__Cosa si chiede__. Prosegui il brano sul divario economico tra Sud e Centro-Nord, scrivendo il seguito dopo la sua ultima frase.

───── Brano da leggere

In ogni caso, per non intristirci costantemente quando si parla del Sud, cerchiamo di avere fiducia.
D’altra parte, questi appelli cascano in un momento che sembra favorevole per il Mezzogiorno, dato che è prevista una crescita del PIL, nel 2021, per il Sud, del 5% rispetto al 6,8% del Centro-Nord, dati, questi, confermati per il 2022 (4% rispetto al 4,2% delle aree Centro-Settentrionali).
Tale situazione confortante, nel medio periodo comincia a rabbuiarsi. Infatti, se si proiettano i dati al 2024 si registra un margine di differenziazione più ampio (12,4% al Sud e 15,6% al centro-nord). E qui ricominciano le preoccupazioni tenendo presente che si parte da un PIL pro-capite al Sud, oggi, di 19.000 euro, quando le Regioni più ricche arrivano a 35.000.
La situazione, che appare in miglioramento, dovuto ai sostegni delle Stato nell’era Covid, tende, pertanto, a peggiorare quando si impongono le leggi del mercato.
Per non disperderci in dotte elucubrazioni, sarebbe sufficiente auspicare che le amministrazioni locali potessero disporre, oltre che, di mezzi, di risorse umane in grado di porre a terra almeno una parte di ciò che già è stato loro destinato. Non c’è, però, da farci illusioni dal momento che è tutto da ricostruire. Basta pensare che negli ultimi 20 anni si sono svuotati, anche in termini di professionalità, gli uffici pubblici e sono migrati 1 Mln di meridionali, di cui il 30% laureati.

──────────
───── Elenco dati

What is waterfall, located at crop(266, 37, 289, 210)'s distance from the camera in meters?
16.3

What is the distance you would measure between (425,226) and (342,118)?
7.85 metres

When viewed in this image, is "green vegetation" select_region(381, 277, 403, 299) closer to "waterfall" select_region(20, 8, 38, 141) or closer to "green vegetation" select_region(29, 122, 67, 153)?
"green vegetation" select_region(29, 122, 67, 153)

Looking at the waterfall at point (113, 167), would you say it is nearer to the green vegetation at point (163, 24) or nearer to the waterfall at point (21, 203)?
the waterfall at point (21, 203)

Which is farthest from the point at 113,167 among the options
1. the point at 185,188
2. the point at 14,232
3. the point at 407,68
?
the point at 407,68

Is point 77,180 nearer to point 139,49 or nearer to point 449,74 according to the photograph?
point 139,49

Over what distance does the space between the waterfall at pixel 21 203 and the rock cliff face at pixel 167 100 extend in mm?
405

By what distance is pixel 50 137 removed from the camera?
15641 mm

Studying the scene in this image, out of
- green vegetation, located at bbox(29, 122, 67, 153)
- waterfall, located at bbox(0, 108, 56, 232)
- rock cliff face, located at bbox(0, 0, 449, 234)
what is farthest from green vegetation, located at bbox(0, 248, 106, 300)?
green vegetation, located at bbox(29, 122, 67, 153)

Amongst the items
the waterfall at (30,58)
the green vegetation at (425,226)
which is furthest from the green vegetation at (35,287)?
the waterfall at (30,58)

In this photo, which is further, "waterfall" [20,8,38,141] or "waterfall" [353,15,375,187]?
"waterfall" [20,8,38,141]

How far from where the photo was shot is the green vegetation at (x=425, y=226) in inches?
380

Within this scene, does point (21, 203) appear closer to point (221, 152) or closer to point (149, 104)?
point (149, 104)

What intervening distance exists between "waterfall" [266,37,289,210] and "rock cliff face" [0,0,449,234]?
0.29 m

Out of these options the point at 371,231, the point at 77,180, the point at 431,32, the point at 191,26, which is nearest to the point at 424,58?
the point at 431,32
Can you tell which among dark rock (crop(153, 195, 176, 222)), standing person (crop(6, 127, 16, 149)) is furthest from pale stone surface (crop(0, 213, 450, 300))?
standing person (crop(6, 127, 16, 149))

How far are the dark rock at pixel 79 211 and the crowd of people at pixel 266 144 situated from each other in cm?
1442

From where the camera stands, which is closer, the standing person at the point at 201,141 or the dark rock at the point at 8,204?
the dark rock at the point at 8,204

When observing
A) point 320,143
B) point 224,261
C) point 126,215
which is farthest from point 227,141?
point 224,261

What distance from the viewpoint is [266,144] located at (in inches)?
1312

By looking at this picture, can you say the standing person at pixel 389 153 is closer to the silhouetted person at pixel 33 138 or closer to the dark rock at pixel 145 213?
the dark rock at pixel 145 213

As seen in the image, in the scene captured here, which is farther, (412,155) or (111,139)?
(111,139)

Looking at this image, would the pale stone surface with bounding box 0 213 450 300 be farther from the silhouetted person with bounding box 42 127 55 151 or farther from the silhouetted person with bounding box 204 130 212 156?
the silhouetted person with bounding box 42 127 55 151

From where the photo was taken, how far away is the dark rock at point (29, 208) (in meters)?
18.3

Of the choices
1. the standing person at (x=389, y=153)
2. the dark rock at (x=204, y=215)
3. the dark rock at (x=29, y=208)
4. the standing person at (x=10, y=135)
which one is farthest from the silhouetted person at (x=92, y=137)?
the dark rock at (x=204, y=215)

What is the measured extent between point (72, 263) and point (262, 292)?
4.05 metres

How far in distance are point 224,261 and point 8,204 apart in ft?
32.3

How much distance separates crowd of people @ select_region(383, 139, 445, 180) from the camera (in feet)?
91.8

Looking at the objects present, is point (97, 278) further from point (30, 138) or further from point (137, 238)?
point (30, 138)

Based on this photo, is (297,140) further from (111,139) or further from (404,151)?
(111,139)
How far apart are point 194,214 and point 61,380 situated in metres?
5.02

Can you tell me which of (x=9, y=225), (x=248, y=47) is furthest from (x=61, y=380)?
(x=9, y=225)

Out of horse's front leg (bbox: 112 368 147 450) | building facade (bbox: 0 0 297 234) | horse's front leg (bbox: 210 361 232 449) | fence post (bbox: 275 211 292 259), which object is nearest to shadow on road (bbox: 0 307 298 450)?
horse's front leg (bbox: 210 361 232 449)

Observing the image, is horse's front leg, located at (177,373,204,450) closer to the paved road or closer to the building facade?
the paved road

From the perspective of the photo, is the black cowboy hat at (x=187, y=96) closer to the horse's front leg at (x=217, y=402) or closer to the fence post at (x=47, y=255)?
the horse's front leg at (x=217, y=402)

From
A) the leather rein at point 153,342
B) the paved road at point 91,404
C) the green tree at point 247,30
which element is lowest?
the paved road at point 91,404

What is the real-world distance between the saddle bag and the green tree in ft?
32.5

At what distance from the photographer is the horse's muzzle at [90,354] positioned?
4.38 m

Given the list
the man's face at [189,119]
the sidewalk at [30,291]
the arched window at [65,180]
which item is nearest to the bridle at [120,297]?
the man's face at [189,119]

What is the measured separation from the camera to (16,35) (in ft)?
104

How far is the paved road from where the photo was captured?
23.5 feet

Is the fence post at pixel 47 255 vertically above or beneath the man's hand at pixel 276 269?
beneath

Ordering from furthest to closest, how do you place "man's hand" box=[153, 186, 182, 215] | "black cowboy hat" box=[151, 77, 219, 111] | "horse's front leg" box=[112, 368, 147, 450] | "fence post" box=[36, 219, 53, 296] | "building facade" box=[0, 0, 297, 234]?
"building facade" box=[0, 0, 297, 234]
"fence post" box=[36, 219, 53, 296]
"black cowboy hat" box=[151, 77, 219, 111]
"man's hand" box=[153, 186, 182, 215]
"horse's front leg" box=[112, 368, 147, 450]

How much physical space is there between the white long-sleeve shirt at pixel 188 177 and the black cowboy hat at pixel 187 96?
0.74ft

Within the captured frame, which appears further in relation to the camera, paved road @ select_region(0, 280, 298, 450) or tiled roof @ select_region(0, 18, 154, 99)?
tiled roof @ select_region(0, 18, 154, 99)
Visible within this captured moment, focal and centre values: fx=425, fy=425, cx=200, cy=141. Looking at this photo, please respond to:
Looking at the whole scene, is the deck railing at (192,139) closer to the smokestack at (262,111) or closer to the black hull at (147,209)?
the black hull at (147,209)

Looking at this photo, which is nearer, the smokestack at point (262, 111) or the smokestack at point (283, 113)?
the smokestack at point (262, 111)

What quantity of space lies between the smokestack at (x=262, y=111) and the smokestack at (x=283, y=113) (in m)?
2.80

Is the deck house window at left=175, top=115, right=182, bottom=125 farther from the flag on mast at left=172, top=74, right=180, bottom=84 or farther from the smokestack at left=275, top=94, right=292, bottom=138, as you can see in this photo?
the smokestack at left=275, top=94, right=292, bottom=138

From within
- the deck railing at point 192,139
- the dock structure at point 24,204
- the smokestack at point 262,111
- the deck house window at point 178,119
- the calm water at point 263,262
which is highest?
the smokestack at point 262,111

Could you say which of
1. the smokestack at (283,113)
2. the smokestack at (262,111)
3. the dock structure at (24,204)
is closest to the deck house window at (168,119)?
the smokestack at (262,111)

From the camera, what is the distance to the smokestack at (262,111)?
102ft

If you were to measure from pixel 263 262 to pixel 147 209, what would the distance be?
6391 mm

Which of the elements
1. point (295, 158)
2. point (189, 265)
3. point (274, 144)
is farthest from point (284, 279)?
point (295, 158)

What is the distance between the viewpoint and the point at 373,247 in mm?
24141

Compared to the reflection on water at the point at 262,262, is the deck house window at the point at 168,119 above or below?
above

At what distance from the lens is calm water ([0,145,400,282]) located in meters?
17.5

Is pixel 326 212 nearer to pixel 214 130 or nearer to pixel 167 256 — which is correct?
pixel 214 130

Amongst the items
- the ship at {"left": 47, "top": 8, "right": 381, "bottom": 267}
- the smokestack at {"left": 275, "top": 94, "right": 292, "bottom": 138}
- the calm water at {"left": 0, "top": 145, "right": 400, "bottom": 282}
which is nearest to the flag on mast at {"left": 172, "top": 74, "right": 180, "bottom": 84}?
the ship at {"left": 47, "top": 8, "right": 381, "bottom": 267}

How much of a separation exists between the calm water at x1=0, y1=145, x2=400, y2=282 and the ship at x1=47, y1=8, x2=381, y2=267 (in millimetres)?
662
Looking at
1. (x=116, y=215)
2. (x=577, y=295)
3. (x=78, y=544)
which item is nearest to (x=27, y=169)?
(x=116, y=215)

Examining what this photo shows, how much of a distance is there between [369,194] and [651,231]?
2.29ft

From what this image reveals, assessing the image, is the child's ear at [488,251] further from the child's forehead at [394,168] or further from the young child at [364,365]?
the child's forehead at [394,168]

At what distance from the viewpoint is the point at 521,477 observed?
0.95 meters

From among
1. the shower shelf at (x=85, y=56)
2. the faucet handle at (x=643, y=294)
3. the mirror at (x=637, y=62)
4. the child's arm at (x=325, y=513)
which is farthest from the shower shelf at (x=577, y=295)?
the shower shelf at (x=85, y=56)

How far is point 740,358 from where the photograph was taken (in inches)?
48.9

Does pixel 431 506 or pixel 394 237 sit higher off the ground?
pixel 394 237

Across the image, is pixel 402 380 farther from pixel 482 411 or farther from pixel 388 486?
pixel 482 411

──────────

__Spazio risposta__.
Per avere stimoli, e non veleggiare attraverso vuoti messaggi, bisogna andare indietro e trovare conforto nel passato. Nel dopo guerra ed oltre, il Sud poteva contare su una classe politica responsabile ed all’altezza del compito, e trovava nella Cassa per il Mezzogiorno un efficace braccio operativo. In quel periodo storico, la distanza dal Nord andava progressivamente riducendosi. Nel tempo questo processo si è interrotto, devastato da orientamenti politici, guidati dal conformismo e dal pensiero dominante di allora, più che da analisi e oneste riflessioni.
Draghi ha recentemente sostenuto che la ripresa dell’Italia passa dal Meridione, anche se si parte da una situazione storicamente pesante. Negli anni ’70, il Pil per persona nel Sud era il 65% di quello delle Regioni del Centro-Nord mentre ora è sceso al 55%; tra il 2008 e il 2018 la spesa pubblica per investimenti nel Mezzogiorno si è più che dimezzata ed è passata da 21 miliardi a poco più di 10. E ci sono altri dati che fanno riflettere: la perdita di 5 milioni di residenti, tra il crollo della natalità e la ripresa dei flussi migratori con medie superiori ai 160 mila individui l’anno, che condurrà le regioni meridionali a costituire nel 2035 l’area del Paese con più concentrazione di anziani. Inoltre, c’è il costante assottigliamento del tasso di occupazione, in particolare per giovani e donne impegnati in lavori precari e di bassa qualità.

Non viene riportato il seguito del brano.